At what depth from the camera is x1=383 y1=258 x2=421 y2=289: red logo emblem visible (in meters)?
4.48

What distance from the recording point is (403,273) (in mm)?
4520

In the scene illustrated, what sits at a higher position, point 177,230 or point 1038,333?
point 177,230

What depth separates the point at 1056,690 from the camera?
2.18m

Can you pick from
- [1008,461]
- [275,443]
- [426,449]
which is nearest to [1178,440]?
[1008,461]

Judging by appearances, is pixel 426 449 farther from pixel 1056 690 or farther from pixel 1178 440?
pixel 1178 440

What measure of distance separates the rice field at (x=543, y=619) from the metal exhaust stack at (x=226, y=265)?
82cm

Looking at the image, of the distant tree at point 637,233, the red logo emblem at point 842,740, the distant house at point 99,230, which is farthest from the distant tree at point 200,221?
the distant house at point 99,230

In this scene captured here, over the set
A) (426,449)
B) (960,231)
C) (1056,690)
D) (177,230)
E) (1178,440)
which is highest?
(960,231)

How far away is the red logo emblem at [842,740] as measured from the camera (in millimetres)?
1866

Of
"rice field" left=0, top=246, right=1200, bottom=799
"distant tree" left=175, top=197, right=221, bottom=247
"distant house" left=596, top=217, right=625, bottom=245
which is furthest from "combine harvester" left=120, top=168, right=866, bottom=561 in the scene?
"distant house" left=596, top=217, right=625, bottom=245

* * *

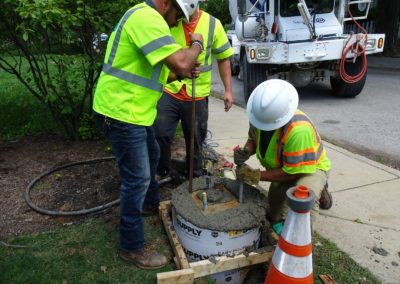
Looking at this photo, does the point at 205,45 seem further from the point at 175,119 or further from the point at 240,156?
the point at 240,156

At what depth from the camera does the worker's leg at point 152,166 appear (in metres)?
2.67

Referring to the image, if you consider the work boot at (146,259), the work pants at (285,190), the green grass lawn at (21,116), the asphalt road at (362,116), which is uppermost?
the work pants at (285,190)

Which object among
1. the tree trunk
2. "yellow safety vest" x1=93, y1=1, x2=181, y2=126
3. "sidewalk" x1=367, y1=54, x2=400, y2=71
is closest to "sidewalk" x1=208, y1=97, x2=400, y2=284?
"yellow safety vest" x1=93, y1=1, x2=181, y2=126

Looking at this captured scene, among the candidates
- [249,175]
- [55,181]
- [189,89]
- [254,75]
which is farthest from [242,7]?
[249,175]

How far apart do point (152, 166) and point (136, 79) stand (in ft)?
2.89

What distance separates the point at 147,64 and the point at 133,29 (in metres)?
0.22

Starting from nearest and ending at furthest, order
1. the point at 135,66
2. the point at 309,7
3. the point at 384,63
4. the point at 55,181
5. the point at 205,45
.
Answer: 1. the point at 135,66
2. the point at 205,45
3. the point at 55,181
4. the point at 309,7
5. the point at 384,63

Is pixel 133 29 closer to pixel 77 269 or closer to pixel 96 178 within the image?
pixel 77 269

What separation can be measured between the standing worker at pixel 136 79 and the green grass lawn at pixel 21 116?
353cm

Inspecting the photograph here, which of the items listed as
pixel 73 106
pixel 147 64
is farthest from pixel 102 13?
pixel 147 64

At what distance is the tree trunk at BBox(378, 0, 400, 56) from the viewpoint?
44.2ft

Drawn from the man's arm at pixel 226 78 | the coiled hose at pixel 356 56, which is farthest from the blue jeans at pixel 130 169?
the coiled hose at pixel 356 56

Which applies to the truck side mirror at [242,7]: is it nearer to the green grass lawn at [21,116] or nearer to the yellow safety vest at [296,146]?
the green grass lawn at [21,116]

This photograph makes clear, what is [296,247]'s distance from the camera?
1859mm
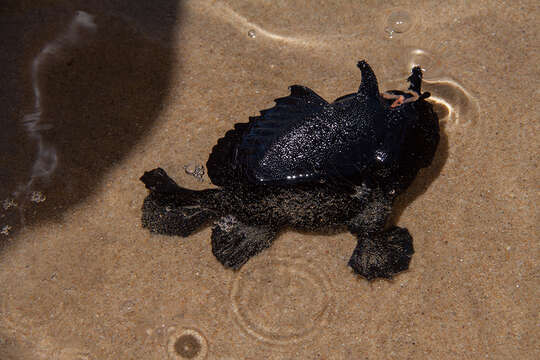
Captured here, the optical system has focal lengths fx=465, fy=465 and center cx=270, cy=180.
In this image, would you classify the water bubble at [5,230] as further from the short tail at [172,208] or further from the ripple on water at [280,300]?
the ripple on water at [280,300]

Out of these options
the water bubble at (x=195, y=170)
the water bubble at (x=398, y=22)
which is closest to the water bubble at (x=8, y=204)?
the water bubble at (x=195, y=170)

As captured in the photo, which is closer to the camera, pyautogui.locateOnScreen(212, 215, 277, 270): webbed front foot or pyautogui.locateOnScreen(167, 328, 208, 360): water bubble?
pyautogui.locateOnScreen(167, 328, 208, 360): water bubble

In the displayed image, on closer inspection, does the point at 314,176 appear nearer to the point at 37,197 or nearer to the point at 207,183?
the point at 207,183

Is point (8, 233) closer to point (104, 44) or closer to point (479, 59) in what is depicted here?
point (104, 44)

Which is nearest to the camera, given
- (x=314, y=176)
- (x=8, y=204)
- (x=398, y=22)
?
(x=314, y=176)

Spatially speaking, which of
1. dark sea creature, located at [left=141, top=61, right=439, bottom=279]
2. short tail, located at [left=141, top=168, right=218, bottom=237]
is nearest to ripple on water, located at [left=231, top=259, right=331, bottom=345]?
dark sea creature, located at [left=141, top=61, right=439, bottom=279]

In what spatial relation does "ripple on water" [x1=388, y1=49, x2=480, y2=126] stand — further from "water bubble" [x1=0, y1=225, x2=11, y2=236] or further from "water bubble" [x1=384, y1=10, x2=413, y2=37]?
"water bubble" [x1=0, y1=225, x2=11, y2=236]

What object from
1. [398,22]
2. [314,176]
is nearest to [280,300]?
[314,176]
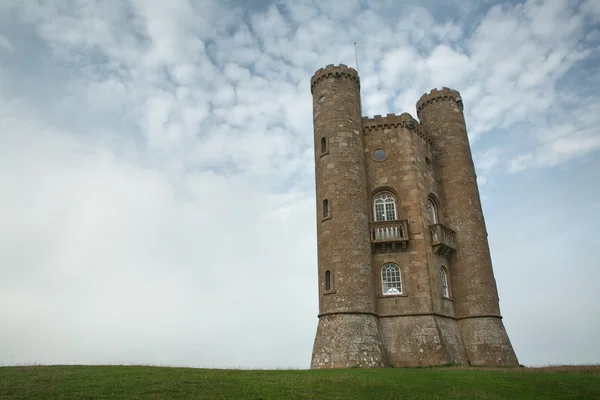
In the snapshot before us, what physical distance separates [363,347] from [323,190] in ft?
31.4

▶ _TASK GOAL_
Gather every line of the records above that contains the word "pants", copying each line in full and treating uppercase and lowercase as different.

▶ _SOLUTION BELOW_
Referring to the image, if you consider the work boot at (146,259), the work pants at (285,190), the green grass lawn at (21,116), the asphalt road at (362,116), which is uppermost?
the work pants at (285,190)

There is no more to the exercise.